The 2016 Criminal Code criminalized defamation, including of public figures, with penalties of up to five years' imprisonment and a fine. It also included vaguely worded provisions that could enable the prosecution of including journalists and human rights defenders who criticize the government or expose human rights violations.


  • Respect freedom of expression by ensuring that journalists are not arrested and detained for negative coverage of the government;
  • Amend the criminal code to ensure that defamation and other offenses linked to the publication of media can only be pursued in civil courts and cannot result in imprisonment.

Natural Resources

Guinea possesses the world’s largest bauxite reserves, as well large amounts of iron ore, gold and diamonds. Guinea’s bauxite sector has grown rapidly since 2015, with Guinea the largest supplier to bauxite to China, the world’s largest aluminum producer.

But while Guinea’s bauxite boom provides much-needed tax revenue for the government and has created thousands of jobs, the government has failed to adequately regulate the industry and ensure companies respect the environment and the rights of local communities.
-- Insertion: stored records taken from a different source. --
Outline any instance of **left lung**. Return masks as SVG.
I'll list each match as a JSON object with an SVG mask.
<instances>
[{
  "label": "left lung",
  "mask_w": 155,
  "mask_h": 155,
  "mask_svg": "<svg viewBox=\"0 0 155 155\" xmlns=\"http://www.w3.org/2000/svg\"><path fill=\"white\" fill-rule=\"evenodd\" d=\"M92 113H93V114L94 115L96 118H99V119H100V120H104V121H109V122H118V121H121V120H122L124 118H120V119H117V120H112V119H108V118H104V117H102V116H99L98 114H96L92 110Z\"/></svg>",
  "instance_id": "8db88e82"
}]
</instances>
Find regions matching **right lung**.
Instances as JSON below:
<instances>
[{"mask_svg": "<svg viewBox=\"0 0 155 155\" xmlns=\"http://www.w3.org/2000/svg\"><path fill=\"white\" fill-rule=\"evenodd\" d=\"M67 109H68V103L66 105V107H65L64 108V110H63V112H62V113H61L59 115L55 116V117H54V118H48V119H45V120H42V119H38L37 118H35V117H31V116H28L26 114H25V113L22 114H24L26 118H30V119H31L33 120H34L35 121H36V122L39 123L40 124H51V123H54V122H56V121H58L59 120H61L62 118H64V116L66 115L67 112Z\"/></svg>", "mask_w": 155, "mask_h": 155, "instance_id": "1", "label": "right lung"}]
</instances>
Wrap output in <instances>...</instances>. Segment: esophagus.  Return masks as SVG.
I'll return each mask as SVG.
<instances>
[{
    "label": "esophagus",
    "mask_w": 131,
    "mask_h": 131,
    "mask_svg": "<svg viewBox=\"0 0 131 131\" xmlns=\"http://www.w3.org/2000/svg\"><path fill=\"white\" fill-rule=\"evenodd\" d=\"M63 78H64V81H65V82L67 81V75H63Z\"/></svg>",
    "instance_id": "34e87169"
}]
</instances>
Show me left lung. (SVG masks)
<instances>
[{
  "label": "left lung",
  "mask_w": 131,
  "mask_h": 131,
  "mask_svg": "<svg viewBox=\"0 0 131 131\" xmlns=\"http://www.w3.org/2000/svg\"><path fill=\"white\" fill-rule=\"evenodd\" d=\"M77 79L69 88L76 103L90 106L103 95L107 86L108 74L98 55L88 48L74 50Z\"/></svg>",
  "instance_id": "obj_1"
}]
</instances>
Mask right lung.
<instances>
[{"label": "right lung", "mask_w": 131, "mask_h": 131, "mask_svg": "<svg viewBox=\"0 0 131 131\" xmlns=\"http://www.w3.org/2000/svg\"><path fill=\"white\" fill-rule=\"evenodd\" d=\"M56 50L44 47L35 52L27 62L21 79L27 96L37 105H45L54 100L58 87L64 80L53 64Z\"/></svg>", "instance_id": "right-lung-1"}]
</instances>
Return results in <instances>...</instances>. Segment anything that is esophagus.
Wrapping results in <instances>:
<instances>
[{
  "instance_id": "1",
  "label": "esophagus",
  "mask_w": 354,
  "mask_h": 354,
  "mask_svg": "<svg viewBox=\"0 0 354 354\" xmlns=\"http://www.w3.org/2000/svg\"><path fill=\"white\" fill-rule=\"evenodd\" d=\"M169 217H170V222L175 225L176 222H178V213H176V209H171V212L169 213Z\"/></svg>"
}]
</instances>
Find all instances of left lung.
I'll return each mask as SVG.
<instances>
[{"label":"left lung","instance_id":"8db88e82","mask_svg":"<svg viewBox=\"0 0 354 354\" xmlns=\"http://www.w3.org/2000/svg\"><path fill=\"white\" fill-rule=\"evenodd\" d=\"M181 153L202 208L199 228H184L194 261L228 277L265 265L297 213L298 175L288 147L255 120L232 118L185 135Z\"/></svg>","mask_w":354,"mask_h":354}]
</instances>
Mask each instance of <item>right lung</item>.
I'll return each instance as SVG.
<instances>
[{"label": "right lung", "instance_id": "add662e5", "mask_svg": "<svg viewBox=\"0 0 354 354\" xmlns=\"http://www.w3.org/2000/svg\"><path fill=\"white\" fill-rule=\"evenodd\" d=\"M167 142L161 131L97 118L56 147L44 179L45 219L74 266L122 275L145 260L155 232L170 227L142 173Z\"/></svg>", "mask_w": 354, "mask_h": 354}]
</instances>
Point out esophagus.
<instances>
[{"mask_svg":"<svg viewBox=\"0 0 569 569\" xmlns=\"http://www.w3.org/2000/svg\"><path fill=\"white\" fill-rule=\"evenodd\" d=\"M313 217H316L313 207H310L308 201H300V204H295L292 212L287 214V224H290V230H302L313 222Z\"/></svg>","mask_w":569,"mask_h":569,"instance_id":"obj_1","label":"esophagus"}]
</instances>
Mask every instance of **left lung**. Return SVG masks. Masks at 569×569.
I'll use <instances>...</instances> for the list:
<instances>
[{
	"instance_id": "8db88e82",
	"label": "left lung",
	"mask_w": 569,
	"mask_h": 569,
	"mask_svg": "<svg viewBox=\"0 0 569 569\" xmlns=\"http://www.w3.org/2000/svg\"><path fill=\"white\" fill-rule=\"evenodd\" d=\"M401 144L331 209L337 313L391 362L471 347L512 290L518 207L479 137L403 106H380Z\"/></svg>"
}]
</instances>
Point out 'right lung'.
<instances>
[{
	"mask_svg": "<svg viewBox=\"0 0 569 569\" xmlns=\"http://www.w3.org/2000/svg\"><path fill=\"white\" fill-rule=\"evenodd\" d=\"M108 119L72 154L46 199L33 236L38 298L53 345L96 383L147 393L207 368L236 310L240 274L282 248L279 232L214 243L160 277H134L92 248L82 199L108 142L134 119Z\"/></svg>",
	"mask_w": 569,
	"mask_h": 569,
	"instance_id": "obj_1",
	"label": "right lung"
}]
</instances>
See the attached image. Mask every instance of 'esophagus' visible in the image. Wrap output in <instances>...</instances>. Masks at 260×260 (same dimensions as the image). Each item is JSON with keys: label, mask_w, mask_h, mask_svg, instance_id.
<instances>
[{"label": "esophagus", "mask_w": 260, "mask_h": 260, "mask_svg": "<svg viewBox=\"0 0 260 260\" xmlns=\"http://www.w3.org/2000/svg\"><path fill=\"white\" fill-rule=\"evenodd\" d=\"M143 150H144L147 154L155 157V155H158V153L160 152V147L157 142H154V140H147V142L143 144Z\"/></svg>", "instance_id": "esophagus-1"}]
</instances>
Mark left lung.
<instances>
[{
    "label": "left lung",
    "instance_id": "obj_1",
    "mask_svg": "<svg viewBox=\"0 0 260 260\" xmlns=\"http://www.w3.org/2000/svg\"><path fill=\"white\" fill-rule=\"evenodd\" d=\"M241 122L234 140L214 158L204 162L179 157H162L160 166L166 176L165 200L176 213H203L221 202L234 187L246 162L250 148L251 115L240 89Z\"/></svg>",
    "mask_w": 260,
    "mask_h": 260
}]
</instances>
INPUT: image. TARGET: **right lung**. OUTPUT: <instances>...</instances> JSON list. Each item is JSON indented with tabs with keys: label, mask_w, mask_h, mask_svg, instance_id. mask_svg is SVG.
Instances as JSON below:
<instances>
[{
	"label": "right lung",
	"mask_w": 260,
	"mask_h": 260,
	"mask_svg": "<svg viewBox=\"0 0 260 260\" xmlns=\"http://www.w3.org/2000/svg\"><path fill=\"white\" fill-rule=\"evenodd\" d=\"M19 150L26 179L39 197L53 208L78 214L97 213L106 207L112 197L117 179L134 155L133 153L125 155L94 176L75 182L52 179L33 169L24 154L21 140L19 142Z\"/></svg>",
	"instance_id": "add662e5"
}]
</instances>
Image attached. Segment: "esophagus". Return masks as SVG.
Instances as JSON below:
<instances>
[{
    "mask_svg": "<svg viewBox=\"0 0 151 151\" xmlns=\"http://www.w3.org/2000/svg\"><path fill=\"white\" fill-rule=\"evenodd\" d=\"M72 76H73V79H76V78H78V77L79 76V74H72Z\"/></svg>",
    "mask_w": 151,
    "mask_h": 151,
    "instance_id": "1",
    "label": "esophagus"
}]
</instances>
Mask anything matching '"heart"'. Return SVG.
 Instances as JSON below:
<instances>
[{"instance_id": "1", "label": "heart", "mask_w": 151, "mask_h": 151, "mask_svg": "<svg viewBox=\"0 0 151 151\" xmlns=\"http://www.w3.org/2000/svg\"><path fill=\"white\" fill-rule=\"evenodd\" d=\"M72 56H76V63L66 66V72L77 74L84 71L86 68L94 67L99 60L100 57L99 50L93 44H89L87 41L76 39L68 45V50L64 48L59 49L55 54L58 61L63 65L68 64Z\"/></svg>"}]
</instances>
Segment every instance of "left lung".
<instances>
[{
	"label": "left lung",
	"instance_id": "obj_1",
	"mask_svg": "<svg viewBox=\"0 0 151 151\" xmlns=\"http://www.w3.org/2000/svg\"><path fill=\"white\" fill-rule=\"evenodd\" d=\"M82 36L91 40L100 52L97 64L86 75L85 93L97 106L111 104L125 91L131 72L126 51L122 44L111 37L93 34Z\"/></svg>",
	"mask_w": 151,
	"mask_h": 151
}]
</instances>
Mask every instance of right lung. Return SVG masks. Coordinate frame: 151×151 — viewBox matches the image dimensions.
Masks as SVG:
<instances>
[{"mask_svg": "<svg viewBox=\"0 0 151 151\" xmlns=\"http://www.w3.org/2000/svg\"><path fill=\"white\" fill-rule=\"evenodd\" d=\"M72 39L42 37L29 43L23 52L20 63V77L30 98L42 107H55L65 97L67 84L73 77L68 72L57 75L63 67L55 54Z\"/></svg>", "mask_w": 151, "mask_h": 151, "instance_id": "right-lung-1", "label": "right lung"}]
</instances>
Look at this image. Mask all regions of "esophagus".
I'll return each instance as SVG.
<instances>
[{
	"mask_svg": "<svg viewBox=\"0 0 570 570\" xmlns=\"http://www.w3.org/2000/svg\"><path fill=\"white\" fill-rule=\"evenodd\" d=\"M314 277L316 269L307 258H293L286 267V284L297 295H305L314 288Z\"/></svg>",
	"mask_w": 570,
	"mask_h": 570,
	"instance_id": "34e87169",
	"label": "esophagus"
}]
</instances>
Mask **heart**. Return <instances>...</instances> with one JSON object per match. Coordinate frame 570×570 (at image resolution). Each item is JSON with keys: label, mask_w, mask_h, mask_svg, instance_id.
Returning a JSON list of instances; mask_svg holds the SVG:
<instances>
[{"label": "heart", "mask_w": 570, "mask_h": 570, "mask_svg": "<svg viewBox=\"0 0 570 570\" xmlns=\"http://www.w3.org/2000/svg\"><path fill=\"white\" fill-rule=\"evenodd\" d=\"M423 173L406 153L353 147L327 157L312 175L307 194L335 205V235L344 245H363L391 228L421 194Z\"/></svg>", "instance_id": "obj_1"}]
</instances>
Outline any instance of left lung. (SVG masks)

Mining companies have expropriated ancestral farmlands without adequate compensation, threatening tens of thousands of people’s livelihoods. Damage to water sources, as well as increased demand due to population migration to mining sites, has reduced communities’ access to water for drinking, washing and cooking. Dust produced by bauxite mining and transport has left families and health workers worried that reduced air quality threatens their health and environment.

Guinea has also, since 2015, begun to more rapidly develop its enormous potential for hydroelectric power, increasing access to electricity but displacing thousands of people in the dams’ floodplains. Guinea opened the Kaleta dam in 2015, and in September 2019 will begin filling the reservoir for the nearby Souapiti dam, which will displace 16,000 people. Communities so far displaced for Kaleta and Souapiti have received inadequate compensation for their land and inadequate assistance obtaining alternative livelihoods. Consultations are also underway to construct dams in several other sites.


  • Enact detailed legislation to require that mining and hydroelectric companies provide fair compensation for land, including through replacement land where possible, to individuals and communities that lose land to natural resource exploitations;
  • Improve the access of affected communities and civil society organizations to environmental and social impact assessments, management plans and other government and company data related to the human rights, social and environmental impacts of mining and other natural resource projects;
  • Ensure that government regulators investigate and sanction companies that violate Guinean laws regarding social and environmental management;
  • Adopt and fully implement the standards of the Voluntary Principles on Security and Human Rights, a multi-stakeholder initiative by governments, major multinational extractive companies, and NGOs that seek to address the risk of human rights abuses arising from security arrangements in the oil, gas and mining industries.

Forced Evictions

Between February and May 2019, the Guinean government forcibly evicted more than 20,000 people from neighborhoods in Conakry in order to provide land for government ministries, foreign embassies, businesses, and other public works. The government provided inadequate notice to the majority of those evicted and no alternative housing for demolished homes.

Although the government maintains that the evicted areas were state land, many of people said that they had documentary proof that their families had decades-old property rights over the land. The government did not investigate the property claims of those affected before demolishing homes and, in contravention of human rights law, has provided virtually no compensation or humanitarian assistance to those evicted.


  • Halt any further evictions until it can guarantee respect for the rights of residents, including adequate notice, and compensation and resettlement prior to evictions;
  • Take immediate steps to provide assistance, including alternative accommodation and other remedies, to those affected by forced evictions;
  • Provide adequate compensation to all individuals forcibly evicted who have not received such compensation.